Clinical Relevance Statement
Clinical Relevance Statement
Patients derive important information from EHR-generated documents. A relatively simple
intervention of replacing complex text with patient-friendly text reduced misinterpretations
that would be likely to lead to medication mistakes. The intervention tested here
could be automated with relatively simple phrase substitution.
Multiple Choice Questions
Multiple Choice Questions
-
Limited health numeracy, which is more prevalent than limited health literacy, is
best defined as poor ability to:
-
Conduct statistical analysis of health data
-
Apply quantitative information to health decisions
-
Interpret peer-reviewed medical journal articles
-
Apply written and oral information to health decisions
Correct answer: The correct answer is B, apply quantitative information to health decisions. Health
numeracy is the set of skills and knowledge that patients need to read, understand,
and apply quantitative information to personal health decisions. Health numeracy is
not used to describe the more advanced set of quantitative skills used by physicians
and scientists to analyze data or stay informed about the peer-reviewed literature.
Health literacy similarly describes a broad set of skills and knowledge that patients
need to read, understand, and apply written, textual, and oral information to their
health; some authors consider health numeracy to be a subset of health literacy.
-
Patients with limited health literacy have difficulty comprehending medication instructions.

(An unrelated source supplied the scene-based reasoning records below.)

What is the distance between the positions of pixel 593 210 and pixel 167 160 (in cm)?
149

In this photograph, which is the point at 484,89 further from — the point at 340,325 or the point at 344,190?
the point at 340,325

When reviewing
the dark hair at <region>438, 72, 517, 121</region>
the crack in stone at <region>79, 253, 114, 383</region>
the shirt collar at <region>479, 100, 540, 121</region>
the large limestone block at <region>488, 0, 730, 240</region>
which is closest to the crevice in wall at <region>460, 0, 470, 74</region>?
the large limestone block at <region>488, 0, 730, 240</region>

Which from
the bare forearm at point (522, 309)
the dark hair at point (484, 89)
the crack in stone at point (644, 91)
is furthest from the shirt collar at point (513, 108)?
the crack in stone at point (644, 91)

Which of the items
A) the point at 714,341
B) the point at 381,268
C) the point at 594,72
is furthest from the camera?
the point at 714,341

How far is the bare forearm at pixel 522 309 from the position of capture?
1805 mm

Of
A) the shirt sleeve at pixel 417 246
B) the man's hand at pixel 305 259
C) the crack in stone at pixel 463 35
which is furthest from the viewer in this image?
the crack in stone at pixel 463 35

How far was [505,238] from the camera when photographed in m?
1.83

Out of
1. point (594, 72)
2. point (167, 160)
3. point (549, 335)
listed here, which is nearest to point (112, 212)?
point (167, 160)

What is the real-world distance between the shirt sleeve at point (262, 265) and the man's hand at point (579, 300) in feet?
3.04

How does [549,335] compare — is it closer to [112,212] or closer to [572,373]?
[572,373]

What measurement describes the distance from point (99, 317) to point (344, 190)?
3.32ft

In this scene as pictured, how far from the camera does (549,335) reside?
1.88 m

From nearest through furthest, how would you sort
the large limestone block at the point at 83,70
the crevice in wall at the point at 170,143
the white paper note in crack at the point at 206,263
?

Examples of interventions that have been associated with significant improvements
in comprehension by low-literacy populations include:
-
Medication instructions revised in plain language
-
Health literacy coursework for patients
-
Training on effective prescription writing for physicians
-
Fully automated consumer-friendly translations of instructions
Correct answer: The correct answer is A, medication instructions revised in plain language. This
study adds new evidence to an already extensive literature on revising medication
instructions to improve patient comprehension. Health literacy coursework, and effective
prescription writing training, both appear to be useful ideas but have not been demonstrated
to improve medication comprehension by patients. Also, no fully automated method has
yet been demonstrated to improve patient comprehension of medication instructions.